--- START Input data ---
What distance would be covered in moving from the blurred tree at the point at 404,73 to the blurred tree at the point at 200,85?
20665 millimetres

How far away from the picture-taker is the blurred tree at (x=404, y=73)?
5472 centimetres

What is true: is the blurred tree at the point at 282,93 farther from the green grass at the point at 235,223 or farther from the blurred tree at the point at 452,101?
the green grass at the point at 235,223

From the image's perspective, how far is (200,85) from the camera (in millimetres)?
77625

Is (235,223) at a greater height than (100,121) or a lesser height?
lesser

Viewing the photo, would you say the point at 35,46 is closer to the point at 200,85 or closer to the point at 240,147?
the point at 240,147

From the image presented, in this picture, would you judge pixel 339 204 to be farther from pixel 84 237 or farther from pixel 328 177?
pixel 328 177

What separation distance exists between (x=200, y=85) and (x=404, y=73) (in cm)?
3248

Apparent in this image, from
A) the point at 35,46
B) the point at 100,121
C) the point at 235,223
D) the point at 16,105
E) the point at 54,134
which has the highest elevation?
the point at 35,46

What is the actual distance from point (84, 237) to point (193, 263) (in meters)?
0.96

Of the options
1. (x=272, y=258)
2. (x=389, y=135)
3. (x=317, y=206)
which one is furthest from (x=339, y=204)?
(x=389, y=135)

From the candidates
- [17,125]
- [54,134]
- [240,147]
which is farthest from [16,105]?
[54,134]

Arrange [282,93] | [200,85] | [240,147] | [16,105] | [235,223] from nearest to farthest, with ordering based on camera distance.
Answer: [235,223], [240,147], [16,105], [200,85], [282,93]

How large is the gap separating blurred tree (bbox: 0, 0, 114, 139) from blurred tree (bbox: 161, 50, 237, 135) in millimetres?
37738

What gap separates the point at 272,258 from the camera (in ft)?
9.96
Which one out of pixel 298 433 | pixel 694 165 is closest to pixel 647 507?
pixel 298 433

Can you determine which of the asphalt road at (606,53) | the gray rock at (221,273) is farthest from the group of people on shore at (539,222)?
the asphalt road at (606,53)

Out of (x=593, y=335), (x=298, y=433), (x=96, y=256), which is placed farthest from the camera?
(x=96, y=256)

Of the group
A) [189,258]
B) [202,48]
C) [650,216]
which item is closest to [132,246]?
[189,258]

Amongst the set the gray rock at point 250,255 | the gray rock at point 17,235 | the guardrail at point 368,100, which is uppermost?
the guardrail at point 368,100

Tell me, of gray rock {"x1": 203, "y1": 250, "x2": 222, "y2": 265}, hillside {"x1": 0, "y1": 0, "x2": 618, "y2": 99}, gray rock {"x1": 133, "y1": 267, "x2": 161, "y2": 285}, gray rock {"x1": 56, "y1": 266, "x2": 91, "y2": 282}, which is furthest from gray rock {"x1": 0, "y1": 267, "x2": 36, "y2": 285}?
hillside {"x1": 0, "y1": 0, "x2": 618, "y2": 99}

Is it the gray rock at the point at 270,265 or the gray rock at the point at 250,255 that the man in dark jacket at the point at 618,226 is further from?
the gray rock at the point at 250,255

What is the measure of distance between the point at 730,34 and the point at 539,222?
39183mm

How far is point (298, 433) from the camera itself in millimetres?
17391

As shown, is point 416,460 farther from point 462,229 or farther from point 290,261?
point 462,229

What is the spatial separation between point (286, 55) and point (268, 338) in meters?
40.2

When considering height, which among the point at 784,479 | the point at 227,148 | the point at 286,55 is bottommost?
--- END Input data ---
Instruction:
Reproduce the entire listing above word for word, from its first line through its last.

Answer to this task:
What distance would be covered in moving from the blurred tree at the point at 404,73 to the blurred tree at the point at 200,85?
20665 millimetres

How far away from the picture-taker is the blurred tree at (x=404, y=73)?
5472 centimetres

What is true: is the blurred tree at the point at 282,93 farther from the green grass at the point at 235,223 or farther from the blurred tree at the point at 452,101?
the green grass at the point at 235,223

From the image's perspective, how far is (200,85) from the camera (in millimetres)?
77625

Is (235,223) at a greater height than (100,121) or a lesser height?
lesser

Viewing the photo, would you say the point at 35,46 is closer to the point at 200,85 or closer to the point at 240,147?
the point at 240,147

From the image presented, in this picture, would you judge pixel 339 204 to be farther from pixel 84 237 or farther from pixel 328 177?
pixel 328 177

What separation distance exists between (x=200, y=85) and (x=404, y=73) (in cm)?
3248

Apparent in this image, from
A) the point at 35,46
B) the point at 100,121
C) the point at 235,223
D) the point at 16,105
E) the point at 54,134
which has the highest elevation?
the point at 35,46

What is the actual distance from point (84, 237) to point (193, 263) (in meters)?
0.96

Of the options
1. (x=272, y=258)
2. (x=389, y=135)
3. (x=317, y=206)
which one is furthest from (x=339, y=204)?
(x=389, y=135)

From the candidates
- [17,125]
- [54,134]
- [240,147]
which is farthest from [16,105]?
[54,134]

Arrange [282,93] | [200,85] | [240,147] | [16,105] | [235,223] from nearest to farthest, with ordering based on camera distance.
Answer: [235,223], [240,147], [16,105], [200,85], [282,93]

How large is the gap separating blurred tree (bbox: 0, 0, 114, 139) from blurred tree (bbox: 161, 50, 237, 135) in millimetres?
37738

What gap separates the point at 272,258 from the camera (in ft)?
9.96
Which one out of pixel 298 433 | pixel 694 165 is closest to pixel 647 507?
pixel 298 433

Can you determine which of the asphalt road at (606,53) | the gray rock at (221,273) is farthest from the group of people on shore at (539,222)?
the asphalt road at (606,53)

Out of (x=593, y=335), (x=298, y=433), (x=96, y=256), which is placed farthest from the camera?
(x=96, y=256)

Of the group
A) [189,258]
B) [202,48]
C) [650,216]
which item is closest to [132,246]?
[189,258]

Amongst the set the gray rock at point 250,255 | the gray rock at point 17,235 | the guardrail at point 368,100, which is uppermost?
the guardrail at point 368,100

Tell me, of gray rock {"x1": 203, "y1": 250, "x2": 222, "y2": 265}, hillside {"x1": 0, "y1": 0, "x2": 618, "y2": 99}, gray rock {"x1": 133, "y1": 267, "x2": 161, "y2": 285}, gray rock {"x1": 56, "y1": 266, "x2": 91, "y2": 282}, which is furthest from gray rock {"x1": 0, "y1": 267, "x2": 36, "y2": 285}?
hillside {"x1": 0, "y1": 0, "x2": 618, "y2": 99}

Is it the gray rock at the point at 270,265 or the gray rock at the point at 250,255 that the man in dark jacket at the point at 618,226 is further from?
the gray rock at the point at 250,255

What is the measure of distance between the point at 730,34 and the point at 539,222?
39183mm

How far is point (298, 433) from the camera itself in millimetres?
17391

As shown, is point 416,460 farther from point 462,229 or farther from point 290,261?
point 462,229

What is the spatial separation between point (286, 55) and point (268, 338) in meters?
40.2

When considering height, which among the point at 784,479 | the point at 227,148 | the point at 286,55 is bottommost?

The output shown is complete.